Exercise » From the records below, pull out every line that contains the word "lake".

[Questions on scene geometry]
******************************

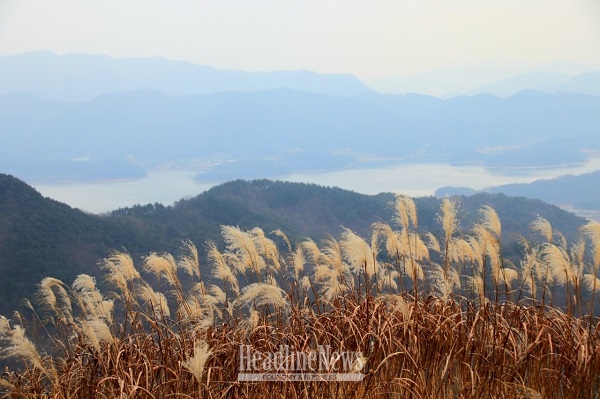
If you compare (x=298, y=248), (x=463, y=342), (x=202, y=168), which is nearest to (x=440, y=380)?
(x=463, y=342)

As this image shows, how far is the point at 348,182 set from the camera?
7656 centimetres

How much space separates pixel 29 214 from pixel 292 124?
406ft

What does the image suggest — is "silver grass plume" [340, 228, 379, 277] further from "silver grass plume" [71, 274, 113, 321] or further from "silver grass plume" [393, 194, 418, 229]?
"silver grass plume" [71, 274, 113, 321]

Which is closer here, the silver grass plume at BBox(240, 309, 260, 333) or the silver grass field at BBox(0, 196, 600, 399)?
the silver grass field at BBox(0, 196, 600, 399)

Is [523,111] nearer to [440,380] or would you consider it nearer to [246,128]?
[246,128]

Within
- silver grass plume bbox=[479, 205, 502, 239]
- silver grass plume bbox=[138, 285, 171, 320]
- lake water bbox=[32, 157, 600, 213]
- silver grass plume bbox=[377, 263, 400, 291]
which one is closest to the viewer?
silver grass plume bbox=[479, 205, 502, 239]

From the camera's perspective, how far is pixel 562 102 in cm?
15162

******************************

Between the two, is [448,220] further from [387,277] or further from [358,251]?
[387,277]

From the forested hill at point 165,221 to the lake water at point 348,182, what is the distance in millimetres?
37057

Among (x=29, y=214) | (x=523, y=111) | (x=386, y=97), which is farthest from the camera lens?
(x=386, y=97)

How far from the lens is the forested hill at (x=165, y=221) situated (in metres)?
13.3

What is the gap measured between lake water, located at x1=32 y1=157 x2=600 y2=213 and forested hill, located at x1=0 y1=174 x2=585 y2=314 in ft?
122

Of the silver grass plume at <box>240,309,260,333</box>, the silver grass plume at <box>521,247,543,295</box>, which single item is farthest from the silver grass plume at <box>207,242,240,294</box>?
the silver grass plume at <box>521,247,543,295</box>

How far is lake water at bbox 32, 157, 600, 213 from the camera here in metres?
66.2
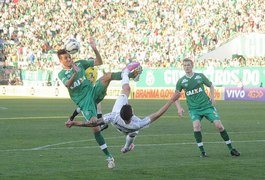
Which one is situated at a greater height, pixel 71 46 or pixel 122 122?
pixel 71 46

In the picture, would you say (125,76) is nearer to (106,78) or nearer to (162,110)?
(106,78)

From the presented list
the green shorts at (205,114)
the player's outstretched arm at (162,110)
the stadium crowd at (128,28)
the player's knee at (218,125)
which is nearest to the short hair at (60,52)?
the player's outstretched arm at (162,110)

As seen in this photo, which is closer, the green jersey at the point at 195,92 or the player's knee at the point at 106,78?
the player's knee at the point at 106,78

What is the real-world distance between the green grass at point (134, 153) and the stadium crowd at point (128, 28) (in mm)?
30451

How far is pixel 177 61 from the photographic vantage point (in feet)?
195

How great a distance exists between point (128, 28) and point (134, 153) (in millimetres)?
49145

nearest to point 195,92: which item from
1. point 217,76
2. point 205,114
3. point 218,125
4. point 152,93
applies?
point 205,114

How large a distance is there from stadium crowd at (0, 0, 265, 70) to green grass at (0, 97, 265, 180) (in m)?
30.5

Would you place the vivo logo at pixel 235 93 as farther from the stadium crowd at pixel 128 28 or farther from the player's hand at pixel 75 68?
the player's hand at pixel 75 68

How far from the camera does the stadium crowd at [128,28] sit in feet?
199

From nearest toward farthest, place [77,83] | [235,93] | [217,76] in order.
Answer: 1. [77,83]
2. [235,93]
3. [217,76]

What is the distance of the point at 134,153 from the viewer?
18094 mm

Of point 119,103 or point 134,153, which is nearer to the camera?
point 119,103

******************************

Result for this task »
- lake water bbox=[32, 157, 600, 213]
From the forested hill at point 165,221 to the lake water at point 348,182, what is the distance in millimetres?
What is the gap measured between lake water, located at x1=32 y1=157 x2=600 y2=213 and forested hill, located at x1=0 y1=174 x2=585 y2=314 in ft?
How far is lake water at bbox 32, 157, 600, 213 from the camera here in metres?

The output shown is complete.